● Written problem: Quote the line containing "Based on how near" and all lines that follow it in the listing below, exactly as written.

● Input:
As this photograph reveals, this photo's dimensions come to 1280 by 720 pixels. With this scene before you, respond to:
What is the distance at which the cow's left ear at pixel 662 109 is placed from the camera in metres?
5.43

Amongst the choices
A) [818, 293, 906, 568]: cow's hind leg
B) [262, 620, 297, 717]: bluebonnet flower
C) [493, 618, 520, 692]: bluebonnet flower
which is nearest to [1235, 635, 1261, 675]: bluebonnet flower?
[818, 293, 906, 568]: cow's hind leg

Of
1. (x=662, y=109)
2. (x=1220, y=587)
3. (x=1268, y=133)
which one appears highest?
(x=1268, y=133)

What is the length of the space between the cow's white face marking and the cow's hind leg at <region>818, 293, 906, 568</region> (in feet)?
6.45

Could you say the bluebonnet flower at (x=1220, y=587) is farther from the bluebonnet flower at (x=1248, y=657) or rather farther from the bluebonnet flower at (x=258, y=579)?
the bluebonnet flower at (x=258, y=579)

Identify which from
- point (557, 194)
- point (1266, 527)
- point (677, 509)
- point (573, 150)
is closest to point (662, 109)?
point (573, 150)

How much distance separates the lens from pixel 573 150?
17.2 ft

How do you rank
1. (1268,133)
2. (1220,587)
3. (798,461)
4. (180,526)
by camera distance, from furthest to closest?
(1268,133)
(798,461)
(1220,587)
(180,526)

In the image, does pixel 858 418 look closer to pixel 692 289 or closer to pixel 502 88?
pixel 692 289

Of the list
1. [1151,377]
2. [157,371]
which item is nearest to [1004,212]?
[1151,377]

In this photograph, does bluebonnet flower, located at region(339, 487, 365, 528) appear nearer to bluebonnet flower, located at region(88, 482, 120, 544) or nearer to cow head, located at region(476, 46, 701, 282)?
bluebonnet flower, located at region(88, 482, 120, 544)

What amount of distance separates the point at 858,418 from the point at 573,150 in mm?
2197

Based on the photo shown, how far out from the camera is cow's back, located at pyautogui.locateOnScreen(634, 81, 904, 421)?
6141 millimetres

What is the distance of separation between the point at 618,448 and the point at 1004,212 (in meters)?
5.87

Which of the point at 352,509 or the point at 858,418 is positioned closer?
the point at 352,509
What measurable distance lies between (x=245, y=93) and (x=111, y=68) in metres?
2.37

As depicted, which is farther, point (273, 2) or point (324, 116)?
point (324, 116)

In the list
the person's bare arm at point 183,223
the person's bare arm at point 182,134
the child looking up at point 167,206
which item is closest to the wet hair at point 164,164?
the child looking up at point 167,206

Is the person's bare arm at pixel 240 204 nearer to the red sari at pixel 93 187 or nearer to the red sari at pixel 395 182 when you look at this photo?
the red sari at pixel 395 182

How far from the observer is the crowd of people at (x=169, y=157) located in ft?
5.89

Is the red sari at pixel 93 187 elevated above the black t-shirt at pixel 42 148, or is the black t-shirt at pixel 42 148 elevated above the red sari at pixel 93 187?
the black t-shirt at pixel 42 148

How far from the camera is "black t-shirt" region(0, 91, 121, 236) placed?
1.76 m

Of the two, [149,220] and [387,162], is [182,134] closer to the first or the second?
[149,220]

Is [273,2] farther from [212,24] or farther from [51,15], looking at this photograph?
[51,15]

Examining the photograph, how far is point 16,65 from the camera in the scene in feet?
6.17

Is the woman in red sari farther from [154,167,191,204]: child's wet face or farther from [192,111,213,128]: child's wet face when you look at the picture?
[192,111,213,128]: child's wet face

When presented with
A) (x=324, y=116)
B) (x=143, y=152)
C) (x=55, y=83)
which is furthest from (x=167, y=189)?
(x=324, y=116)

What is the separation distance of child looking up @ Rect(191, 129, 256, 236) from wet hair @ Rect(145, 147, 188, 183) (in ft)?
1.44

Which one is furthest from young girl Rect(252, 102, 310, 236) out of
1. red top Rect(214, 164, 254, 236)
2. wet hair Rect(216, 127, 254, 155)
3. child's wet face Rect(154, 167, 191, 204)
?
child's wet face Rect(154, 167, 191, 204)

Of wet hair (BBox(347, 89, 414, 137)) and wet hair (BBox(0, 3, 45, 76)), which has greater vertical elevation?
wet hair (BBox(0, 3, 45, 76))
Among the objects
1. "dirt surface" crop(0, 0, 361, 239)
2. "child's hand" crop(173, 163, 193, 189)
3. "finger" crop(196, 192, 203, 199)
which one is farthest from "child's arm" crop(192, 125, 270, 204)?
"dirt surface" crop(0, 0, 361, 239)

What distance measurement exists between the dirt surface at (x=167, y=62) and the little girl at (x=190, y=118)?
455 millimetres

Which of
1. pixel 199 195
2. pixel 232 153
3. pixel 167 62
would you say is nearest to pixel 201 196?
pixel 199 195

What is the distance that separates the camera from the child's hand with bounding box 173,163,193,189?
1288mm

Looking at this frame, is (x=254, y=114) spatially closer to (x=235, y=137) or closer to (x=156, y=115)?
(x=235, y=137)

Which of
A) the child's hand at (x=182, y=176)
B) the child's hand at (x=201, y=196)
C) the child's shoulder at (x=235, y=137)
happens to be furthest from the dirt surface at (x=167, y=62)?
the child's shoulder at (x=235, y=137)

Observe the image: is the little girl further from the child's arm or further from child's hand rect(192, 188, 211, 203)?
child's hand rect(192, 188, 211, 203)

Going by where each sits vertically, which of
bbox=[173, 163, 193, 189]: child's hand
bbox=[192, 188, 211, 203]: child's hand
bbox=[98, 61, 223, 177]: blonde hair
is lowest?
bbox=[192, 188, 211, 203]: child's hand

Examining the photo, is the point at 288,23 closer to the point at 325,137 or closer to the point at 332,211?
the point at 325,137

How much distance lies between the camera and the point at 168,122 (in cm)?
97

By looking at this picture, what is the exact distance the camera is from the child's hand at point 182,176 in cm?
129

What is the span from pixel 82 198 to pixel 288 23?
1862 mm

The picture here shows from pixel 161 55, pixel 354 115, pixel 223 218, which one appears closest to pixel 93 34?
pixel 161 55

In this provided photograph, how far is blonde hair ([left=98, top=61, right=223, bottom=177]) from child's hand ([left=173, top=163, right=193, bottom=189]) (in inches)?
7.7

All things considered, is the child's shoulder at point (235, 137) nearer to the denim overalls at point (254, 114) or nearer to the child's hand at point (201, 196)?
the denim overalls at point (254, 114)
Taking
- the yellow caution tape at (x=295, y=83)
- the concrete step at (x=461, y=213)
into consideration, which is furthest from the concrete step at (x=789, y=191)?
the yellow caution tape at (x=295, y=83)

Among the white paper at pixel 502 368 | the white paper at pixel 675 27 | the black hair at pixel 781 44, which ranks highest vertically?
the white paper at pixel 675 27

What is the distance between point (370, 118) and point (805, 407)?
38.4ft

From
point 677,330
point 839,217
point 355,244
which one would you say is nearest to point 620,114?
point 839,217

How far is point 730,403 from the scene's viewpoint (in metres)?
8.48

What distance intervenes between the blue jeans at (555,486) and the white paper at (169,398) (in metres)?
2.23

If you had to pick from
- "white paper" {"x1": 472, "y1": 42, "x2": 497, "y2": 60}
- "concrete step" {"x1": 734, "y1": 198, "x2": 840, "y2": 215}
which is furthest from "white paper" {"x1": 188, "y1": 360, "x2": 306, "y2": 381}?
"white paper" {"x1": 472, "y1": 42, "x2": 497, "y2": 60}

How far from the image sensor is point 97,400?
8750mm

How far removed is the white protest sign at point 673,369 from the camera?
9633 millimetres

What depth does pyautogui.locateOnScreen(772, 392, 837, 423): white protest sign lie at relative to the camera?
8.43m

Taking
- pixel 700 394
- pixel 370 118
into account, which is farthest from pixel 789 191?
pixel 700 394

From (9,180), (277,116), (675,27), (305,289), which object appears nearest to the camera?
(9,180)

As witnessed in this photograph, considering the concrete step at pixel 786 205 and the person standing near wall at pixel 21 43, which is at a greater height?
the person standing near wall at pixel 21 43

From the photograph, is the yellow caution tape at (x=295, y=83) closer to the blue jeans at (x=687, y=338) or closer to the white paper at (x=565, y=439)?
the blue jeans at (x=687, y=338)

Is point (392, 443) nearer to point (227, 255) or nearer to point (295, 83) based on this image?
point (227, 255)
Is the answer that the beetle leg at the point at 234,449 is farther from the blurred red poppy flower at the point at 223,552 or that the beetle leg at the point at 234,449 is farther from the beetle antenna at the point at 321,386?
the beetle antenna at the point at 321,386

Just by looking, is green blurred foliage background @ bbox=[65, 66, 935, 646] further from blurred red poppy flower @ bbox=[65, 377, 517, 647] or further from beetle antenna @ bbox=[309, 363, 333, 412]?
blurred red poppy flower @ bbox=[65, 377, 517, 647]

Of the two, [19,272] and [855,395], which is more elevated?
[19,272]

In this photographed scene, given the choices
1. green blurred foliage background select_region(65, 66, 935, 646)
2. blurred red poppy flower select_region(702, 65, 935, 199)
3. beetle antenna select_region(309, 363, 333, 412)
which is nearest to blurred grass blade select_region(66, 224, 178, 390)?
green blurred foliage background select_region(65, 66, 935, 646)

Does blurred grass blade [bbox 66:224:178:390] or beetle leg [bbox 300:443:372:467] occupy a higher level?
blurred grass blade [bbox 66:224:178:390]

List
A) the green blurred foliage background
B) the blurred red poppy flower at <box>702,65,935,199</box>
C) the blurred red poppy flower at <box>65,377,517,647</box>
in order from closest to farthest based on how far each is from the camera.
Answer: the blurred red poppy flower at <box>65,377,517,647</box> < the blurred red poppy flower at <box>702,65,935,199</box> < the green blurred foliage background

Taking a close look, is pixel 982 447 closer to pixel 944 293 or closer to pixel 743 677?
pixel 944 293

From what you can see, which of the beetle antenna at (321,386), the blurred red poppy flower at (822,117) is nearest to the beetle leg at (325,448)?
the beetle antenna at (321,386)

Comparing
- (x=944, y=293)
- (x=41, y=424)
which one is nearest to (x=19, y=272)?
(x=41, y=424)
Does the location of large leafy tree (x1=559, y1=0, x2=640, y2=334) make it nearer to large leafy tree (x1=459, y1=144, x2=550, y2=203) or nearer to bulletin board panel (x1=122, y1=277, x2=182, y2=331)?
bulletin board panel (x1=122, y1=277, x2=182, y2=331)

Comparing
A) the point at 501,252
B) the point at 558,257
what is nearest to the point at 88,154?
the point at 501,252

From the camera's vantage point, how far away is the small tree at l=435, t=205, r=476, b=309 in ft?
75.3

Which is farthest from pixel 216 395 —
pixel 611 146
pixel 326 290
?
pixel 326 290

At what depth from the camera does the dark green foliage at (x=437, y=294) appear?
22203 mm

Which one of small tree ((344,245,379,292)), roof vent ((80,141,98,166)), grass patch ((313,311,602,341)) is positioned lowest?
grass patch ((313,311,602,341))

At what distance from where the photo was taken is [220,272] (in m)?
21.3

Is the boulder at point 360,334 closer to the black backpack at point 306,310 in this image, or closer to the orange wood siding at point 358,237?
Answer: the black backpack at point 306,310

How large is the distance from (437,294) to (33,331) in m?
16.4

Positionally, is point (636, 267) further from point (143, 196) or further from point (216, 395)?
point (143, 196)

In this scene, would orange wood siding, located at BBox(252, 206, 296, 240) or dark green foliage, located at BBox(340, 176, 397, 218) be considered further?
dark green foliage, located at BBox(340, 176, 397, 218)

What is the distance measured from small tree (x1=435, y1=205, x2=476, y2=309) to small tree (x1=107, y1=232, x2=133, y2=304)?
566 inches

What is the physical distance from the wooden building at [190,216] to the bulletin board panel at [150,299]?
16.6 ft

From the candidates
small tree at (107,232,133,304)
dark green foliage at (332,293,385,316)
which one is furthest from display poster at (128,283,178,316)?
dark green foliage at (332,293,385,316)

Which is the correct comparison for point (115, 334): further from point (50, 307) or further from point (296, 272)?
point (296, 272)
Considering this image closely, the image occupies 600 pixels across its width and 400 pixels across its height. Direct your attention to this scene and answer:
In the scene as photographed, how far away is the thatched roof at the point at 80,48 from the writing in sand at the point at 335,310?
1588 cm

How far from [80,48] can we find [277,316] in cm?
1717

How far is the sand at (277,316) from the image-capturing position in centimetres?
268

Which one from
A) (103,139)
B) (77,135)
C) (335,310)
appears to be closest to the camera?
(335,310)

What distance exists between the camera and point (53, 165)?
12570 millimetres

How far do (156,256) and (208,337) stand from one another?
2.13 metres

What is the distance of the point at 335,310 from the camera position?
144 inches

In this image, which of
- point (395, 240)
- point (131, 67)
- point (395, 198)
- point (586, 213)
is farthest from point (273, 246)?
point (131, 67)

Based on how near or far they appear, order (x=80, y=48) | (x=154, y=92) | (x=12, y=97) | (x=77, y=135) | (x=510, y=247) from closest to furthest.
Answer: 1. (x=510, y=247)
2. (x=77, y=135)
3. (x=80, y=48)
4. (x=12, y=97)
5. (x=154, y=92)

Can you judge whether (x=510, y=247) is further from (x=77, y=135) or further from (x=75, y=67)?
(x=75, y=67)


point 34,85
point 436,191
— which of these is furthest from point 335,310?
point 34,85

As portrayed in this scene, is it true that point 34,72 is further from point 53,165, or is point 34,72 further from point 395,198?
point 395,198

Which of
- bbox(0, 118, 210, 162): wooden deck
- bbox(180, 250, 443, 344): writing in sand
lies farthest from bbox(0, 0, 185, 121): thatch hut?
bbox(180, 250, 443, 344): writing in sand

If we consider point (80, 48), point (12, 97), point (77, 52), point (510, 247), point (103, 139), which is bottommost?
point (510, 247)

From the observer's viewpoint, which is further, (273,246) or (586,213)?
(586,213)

● Completed exercise:
Based on how near or far they appear, order (x=80, y=48) | (x=154, y=92) | (x=12, y=97) | (x=77, y=135) | (x=510, y=247) from closest to furthest.
Answer: 1. (x=510, y=247)
2. (x=77, y=135)
3. (x=80, y=48)
4. (x=12, y=97)
5. (x=154, y=92)

Can you judge whether (x=510, y=247) is further from (x=77, y=135) or further from (x=75, y=67)?
(x=75, y=67)


point 34,85
point 436,191
— which of these is furthest from point 335,310?
point 34,85

As portrayed in this scene, is it true that point 34,72 is further from point 53,165, or is point 34,72 further from point 395,198?
point 395,198

Which of
- bbox(0, 118, 210, 162): wooden deck
- bbox(180, 250, 443, 344): writing in sand
lies farthest from bbox(0, 0, 185, 121): thatch hut?
bbox(180, 250, 443, 344): writing in sand

If we consider point (80, 48), point (12, 97), point (77, 52), point (510, 247), point (103, 139), which is bottommost?
point (510, 247)

From the observer's viewpoint, which is further, (273,246) or (586,213)?
(586,213)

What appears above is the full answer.